初回視聴率が低迷した『西郷どん』、今後の見所は?

 平均視聴率15.4%(関東地区、ビデオリサーチ調べ)と初回は苦戦したNHK大河ドラマ『西郷どん』。しかし、物語はまだ始まったばかり。序盤のカギは「女」の描き方にあると時代劇研究家でコラムニストのペリー荻野さんは指摘する。ペリーさんが解説する。

 * * *
 そんなわけで、戌年らしくワンコを連れて元気よく走って登場した鈴木亮平西郷どん。第一話からマントを翻す、馬で疾走する、何をやってもカッコよかった島津斉彬(渡辺謙)をはじめ、歴史を動かす人物が次々出てくるドラマだけに、とても男っぽいドラマかと思うが、私は「女」の描き方もカギになると思う。

 なにしろ、「日本一のモテ男」というイメージで描かれる今回の西郷。「男が惚れる」のはもちろん、三番目の妻・糸(黒木華)をはじめ、島の妻・愛加那(二階堂ふみ)、於一(篤姫・北川景子)ら女性キャラクターも興味深い。そんな中、この物語の序盤で注目したい「女」といえば、西郷の敵ともいえるお由羅(小柳ルミ子)の存在だ。

 薩摩藩主・島津斉興(鹿賀丈史)には、嫡男・斉彬がいるが、江戸育ちの側室お由羅は自分が生んだ久光(青木崇高)を藩主にしたくてたまらない。
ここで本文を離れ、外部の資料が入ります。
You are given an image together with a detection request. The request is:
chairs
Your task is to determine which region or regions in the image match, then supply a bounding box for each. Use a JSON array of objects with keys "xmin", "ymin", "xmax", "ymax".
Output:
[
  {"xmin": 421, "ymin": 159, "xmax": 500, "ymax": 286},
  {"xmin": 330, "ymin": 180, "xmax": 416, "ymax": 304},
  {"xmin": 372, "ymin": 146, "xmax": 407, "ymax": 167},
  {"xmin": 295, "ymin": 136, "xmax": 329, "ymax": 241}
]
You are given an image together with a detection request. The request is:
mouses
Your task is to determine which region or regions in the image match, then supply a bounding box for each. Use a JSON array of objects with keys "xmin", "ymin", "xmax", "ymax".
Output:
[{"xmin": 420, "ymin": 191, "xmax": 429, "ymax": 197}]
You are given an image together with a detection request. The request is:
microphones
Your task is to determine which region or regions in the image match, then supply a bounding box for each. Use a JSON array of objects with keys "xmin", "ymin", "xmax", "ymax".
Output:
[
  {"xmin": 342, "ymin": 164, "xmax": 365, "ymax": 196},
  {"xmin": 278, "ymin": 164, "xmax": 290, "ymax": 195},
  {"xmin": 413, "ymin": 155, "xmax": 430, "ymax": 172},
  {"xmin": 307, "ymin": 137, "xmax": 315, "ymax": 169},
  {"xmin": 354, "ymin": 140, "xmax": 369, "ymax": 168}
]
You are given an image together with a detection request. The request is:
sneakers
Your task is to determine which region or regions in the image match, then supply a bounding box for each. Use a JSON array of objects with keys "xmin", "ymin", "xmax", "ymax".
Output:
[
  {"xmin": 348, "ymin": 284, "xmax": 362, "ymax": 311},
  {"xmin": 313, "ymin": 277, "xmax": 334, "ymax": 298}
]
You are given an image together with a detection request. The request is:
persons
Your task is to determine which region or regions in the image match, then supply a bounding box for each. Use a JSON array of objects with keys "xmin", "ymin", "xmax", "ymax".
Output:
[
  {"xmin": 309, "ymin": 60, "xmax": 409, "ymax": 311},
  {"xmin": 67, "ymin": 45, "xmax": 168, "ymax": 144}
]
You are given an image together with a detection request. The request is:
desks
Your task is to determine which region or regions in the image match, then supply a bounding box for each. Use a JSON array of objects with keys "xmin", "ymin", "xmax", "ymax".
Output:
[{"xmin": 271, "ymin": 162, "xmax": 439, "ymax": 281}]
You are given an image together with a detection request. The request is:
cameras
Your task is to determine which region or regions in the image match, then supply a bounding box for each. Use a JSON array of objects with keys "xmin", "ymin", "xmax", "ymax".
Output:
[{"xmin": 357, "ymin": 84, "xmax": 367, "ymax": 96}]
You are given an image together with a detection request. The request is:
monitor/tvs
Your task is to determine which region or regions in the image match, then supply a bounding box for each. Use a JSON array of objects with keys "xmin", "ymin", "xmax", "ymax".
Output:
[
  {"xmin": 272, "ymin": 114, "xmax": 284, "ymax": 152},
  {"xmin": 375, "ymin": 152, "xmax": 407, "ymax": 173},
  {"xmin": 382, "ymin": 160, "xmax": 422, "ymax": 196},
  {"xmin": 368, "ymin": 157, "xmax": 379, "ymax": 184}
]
第一話でも、上半身はシャツとチョッキ、下半身は袴という和洋折衷サムライファッションを難なく着こなし、オーラを放つ斉彬を嫌な目で見ていたお由羅。

 カッコいい異母兄、斉彬に憧れちゃってる久光と二人きりになった途端、彼女は目をつり上げて「負けてはなりません!」と藩主になれと厳命。「じゃっどん母上…」ともじもじする久光に「薩摩言葉も直しなさい!!」と息子のほっぺをペタペタ。猛烈ママぶりを発揮している。

 小柳ルミ子の強烈演技といえば、ドラマ『家なき子』で子役時代の安達祐実をいじめ倒していた姿を思い出すが、今回のお由羅は、薄い眉毛に真っ赤な口紅でどこか妖気を感じさせる迫力。キラキラのかんざしの後ろから触覚でも生えてきそうである。
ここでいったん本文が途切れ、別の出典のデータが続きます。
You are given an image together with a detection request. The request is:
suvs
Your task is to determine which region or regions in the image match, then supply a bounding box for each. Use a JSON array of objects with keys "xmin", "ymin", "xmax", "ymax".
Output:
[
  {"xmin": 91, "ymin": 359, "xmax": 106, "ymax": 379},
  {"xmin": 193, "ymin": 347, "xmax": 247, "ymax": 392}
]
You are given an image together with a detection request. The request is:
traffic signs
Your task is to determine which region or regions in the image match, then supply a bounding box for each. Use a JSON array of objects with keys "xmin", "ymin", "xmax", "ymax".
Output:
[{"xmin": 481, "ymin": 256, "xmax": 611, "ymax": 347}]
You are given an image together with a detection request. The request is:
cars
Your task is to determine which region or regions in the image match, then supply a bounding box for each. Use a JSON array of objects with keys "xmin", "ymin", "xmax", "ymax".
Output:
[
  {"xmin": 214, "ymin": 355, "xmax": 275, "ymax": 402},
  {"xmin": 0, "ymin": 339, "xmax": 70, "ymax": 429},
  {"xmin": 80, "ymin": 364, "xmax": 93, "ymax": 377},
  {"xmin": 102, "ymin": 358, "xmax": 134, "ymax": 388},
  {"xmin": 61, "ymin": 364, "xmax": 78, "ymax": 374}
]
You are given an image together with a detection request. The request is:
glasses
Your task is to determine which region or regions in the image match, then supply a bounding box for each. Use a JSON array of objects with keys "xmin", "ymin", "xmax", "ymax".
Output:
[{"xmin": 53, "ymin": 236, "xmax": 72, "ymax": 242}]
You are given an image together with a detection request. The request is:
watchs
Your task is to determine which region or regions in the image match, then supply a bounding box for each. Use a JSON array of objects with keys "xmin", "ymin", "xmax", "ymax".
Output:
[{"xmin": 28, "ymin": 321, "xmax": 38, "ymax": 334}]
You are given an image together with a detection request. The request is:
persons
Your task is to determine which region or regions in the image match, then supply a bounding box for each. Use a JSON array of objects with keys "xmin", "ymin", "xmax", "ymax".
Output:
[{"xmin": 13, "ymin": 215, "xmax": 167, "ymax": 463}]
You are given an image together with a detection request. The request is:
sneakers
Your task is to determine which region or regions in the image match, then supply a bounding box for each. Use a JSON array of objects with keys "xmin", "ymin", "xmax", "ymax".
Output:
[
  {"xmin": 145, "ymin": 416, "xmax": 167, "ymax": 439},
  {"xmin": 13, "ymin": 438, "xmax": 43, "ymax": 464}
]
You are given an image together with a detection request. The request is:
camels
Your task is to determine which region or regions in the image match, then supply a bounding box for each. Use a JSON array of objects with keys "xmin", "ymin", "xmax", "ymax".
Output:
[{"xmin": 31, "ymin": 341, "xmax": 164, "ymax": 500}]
 実はお由羅は、これまでの時代劇では「呪いの女」の如く描かれてきたのだ。彼女が蹴落としたい斉彬の子供たちが次々と亡くなり、ついには斉彬までもが病に苦しむことに。それってお由羅の呪詛のせいでは!? ウワサがたつのも仕方ない。

 ちなみに「直木賞」で知られる作家・直木三十五がこの「お由羅騒動」を小説にした『南国太平記』を原作に今から40年ほど前、NHKで放送されたドラマ『風の隼人』では、お由羅(演じていたのは名女優・南田洋子)の呪詛の証拠となる泥人形発見!!というシーンが出てくる。その泥人形を探し当てたスパイのような若侍を演じていたのが、『西郷どん』のナレーションを担当している西田敏行だった。
 
 近年の小柳ルミ子は熱烈サッカーファンにして、特にメッシへの熱い思いが大爆発。底知れぬパワーを感じさせる。『西郷どん』の予告でお由羅は「私を憎むがいい」と言い放っていたが、その気迫には鈴木亮平も蹴り飛ばされそうである。実際、お由羅騒動では対立した藩士たちの多くが厳罰を受けた。西郷どんの幼なじみの大久保正助(後の利通・瑛太)の運命も大きく変わってしまう。

 この作品の原作者(林真理子)も脚本(中園ミホ)も女性の心理描写がうまいことでは定評がある。Eテレの名番組『ねほりんぱほりん』ならぬ『まりどんみほどん』が、どんなお由羅を見せてくれるか。序盤の見どころである。